22 Nisan 2008 Salı

... kırkınında kalbi kırık kalp ...




Kalbim ilk günkü gibi iyileşmiyor artık … eskisi gibi boşvermiyor olağanlara …her şamarda bilenip için için , yine yüzünü değiştirip birdaha patlatıyorlar yüzüme sanki …benmi çok salağım , bu kadar saf bekliyorum herkesi yüreğime … yoksa insanların duyguları mı çok monotonlaştı … el değmez bir pervasızlık herkeste … dün gözyaşını silen , bugün neden içine içine akıtıyor pis kanını…

kalbim ilk günkü gibi atamıyor heyecanla … ilk günkü gibi sevmiyor çünkü kimse kimseyi … yarınına saklıyor herkes bir çıkar için sevgisini bile … “neme lazım” bir fikir bütünlüğü var yüreklerde bile demek ki , bugün biraz sev , yarında biraz … nasıl olsa gitmiyor bir yere … peşin bir haykırış duymadım ne zamandır içime doğru bir yerden. Şöyle beynimden akan kan süzüle süzüle akmadı kalbime doğru … hangi aralıkta kimler sevdim , kimleri sövdüm bilmiyorum …

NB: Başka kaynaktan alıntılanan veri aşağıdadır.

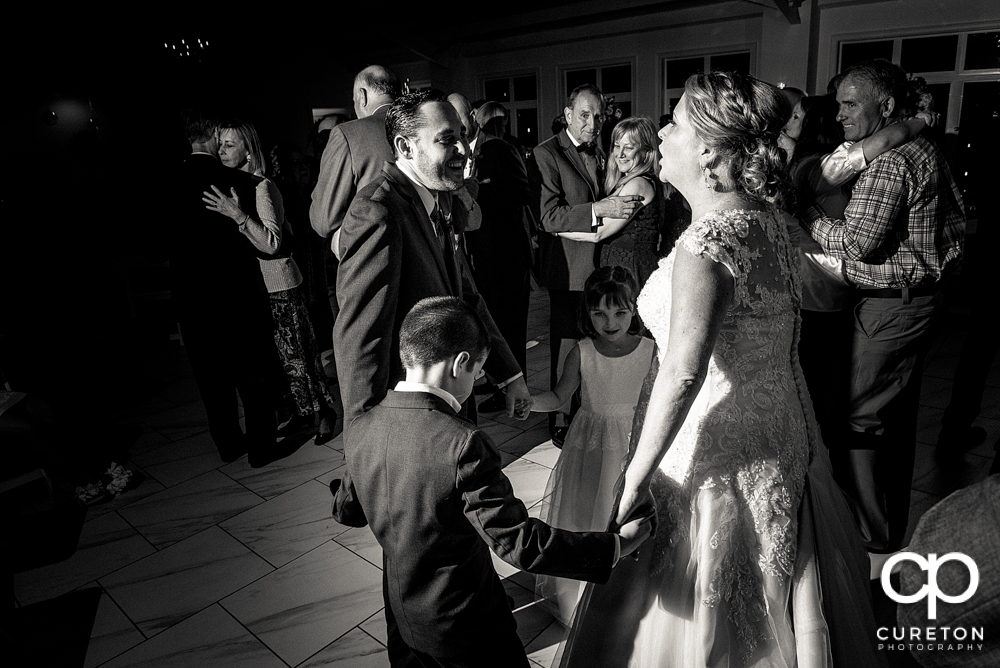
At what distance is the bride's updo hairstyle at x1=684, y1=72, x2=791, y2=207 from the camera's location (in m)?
1.51

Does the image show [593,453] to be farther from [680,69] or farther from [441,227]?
[680,69]

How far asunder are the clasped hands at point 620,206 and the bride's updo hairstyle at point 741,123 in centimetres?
169

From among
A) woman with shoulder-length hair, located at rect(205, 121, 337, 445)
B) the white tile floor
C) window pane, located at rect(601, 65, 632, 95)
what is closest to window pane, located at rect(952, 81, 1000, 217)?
the white tile floor

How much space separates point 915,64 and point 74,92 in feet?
33.3

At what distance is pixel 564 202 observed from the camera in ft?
11.7

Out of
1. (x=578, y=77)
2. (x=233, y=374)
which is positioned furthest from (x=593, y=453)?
(x=578, y=77)

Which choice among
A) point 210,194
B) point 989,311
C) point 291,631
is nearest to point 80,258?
point 210,194

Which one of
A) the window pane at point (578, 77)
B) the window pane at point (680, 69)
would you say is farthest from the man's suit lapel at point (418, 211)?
the window pane at point (578, 77)

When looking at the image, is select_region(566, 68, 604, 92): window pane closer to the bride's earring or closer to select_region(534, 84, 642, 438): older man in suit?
select_region(534, 84, 642, 438): older man in suit

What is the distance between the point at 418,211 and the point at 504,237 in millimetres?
2091

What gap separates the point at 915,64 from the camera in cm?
690

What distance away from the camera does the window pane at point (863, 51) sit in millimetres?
7020

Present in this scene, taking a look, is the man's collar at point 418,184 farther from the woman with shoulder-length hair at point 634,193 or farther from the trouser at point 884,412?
the trouser at point 884,412

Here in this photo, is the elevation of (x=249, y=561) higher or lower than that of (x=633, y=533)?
lower
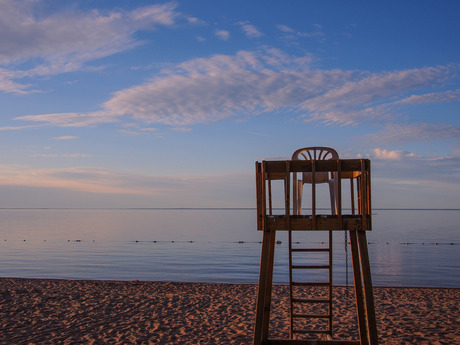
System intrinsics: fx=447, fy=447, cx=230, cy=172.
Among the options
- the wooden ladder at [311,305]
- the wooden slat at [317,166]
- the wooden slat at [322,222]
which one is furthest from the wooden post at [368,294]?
the wooden slat at [317,166]

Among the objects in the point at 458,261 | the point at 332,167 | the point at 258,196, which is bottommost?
the point at 458,261

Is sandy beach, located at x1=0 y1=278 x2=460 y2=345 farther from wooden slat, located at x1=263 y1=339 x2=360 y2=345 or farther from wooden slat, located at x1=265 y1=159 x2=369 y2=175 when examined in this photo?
wooden slat, located at x1=265 y1=159 x2=369 y2=175

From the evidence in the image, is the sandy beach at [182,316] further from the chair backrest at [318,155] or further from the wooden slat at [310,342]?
the chair backrest at [318,155]

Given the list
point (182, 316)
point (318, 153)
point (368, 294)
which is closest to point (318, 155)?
point (318, 153)

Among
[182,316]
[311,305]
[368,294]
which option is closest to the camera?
[368,294]

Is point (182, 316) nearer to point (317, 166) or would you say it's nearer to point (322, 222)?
point (322, 222)

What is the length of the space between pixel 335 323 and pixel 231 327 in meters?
2.45

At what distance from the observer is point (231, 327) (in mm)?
9859

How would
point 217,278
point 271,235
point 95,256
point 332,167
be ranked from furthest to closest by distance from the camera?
point 95,256 → point 217,278 → point 271,235 → point 332,167

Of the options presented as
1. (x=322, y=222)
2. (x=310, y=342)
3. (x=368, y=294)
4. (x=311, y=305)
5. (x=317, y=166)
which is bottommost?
(x=311, y=305)

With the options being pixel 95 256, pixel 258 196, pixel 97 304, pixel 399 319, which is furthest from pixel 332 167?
pixel 95 256

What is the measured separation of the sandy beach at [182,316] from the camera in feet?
29.6

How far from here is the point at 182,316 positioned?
11008 mm

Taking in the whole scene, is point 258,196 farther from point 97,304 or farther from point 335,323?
point 97,304
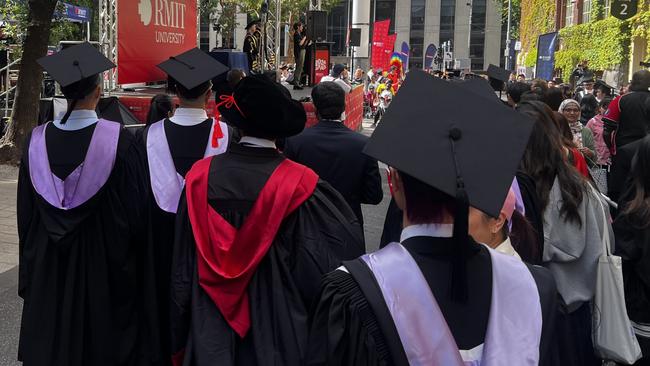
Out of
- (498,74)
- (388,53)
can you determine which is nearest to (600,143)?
(498,74)

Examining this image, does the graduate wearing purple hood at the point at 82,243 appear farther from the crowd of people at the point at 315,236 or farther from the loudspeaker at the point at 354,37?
the loudspeaker at the point at 354,37

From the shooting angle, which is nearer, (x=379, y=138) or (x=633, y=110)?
(x=379, y=138)

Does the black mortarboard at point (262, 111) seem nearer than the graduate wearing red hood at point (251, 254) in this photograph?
No

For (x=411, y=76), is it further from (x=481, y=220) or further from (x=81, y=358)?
(x=81, y=358)

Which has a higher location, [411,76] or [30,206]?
[411,76]

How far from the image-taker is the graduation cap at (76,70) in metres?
3.89

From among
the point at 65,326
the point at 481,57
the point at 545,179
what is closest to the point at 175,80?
the point at 65,326

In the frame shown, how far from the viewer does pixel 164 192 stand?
3.82 metres

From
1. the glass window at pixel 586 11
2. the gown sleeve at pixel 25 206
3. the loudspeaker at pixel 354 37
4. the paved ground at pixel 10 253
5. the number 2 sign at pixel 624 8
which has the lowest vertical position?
the paved ground at pixel 10 253

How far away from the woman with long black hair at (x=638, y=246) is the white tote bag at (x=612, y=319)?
4.2 inches

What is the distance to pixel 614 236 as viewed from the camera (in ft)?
11.5

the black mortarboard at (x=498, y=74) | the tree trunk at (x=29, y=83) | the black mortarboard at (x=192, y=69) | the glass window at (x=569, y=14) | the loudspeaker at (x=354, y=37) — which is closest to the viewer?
the black mortarboard at (x=192, y=69)

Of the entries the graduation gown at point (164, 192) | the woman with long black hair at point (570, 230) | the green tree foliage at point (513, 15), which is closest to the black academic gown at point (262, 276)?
the graduation gown at point (164, 192)

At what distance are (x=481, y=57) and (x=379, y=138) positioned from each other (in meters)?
84.0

ama kalbim ilk günkü gibi beslenmiyor artık… eskisi gibi çağlamıyor damarlarımla kan kalbime … kim çatlattı en son heyecandan yüreğimin duvarlarını ? ne zamandır hiç spazm yaşamadım farkındayım … en son ne zaman kilitlendi dudaklarım bir kul karşısında … takribi bir toz zerresini doldurmaz geçen zamanda kazandığım , kaybettiklerimin yanında … kalbimdeki tutuşan ormanda yanan yanında kurtarılan nedir ki … kaç hektarlık alan kullanılamaz durumdadır kim bilir …

kalbim ilk günkü gibi iyileşmiyor artık … eskisi gibi boşveremiyor … boş verebilmek cömertliktenmiş , anladım… boş vermek …

anladım ki , insan yürekte yer kalmayınca , boş veremiyor …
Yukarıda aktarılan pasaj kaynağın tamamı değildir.